少し考えて、適当に紙を引っ張り出した。ペンで軽く書きつけて、文章を読み直して、問題がない事を確認してから机の上に置こうとして、思いとどまる。その前に、やる事があった。ポケットに突っ込んで、少し考える。
とりあえず、逃げるのは全部終わらせてからだ。
「ブライト、この後、時間あるか?」
ハルの唐突な問いに、少し戸惑いつつ頷いた。特に任務がある時以外は自己鍛錬のみなので基本的に時間はある。自己鍛錬にしても、今日はハルとの実戦訓練をつめたのでなかなか充実していたといえるだろう。途中で加減を忘れそうになった事は、少々悪いとは思ったが。
「それなら、神殿長を誘って散歩に行ってくれないか?」
「別にいいが……何でだ?」
「そろそろ、仕事を終えられる頃だからな。退屈だからとか言って勝手に散歩に行きかねない。そうなる前に、気晴らしに付き合って差し上げて欲しいんだ」
俺よりも長い間神殿に勤めているハルは、流石にかなり神殿長の行動をわかっているようだった。
「それなら構わないが、お前が行けばいいんじゃないか?」
「学者の手伝いが入った」
「あー、なるほどな」
それなら仕方が無い、と思った時、白い塊が転がるように駆け寄ってきた。

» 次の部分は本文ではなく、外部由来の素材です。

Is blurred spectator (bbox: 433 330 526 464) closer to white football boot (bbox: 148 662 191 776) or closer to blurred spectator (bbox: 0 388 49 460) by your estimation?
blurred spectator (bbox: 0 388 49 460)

考えるまでもなく、ハザードだ。いつも通り表情に乏しい顔に、少し焦りのようなものが見えるような気がする。
「ブライト、ハル、あのね、イルがいないの!」
「は?」
「あう、えっと、えっとね、おひるごはんはいっしょにたべて、えっと、おやつの時間だよってイルにおしえてってライトにおねがいされて、でも、いなくて、手紙があったの」
拙い言葉と共にハザードが差し出した紙に目を落とし、ハルと二人顔を見合わせて苦笑した。
「……間に合わなかったな」
「だな」
その紙の切れ端には、『ちょっと遊びに行ってきます。書類は机に置いておくね』と書きつけられていた。
とりあえず、おろおろするハザードを宥めようとした時、軽快な足音が近付いてきた。
「ねぇねぇ、リィンを見なかった? ちょっと用事があるのに、見つかんないんだ。お昼にはいたんだけど」
よく通る美声が告げた新たな状況。再びハルと顔を見合わせた。
「……また、か」
「また、だろうな」
「リムドに知らせるか?」
「面倒だしいいんじゃないか? ま、こっちで何とかするから、ハルは行って来い」
「おう、頼んだ」
仕事に向かうハルを見送り、泣きそうなハザードの頭を軽く撫でる。セイはハザードから事情を説明されたようだが、楽観的だった。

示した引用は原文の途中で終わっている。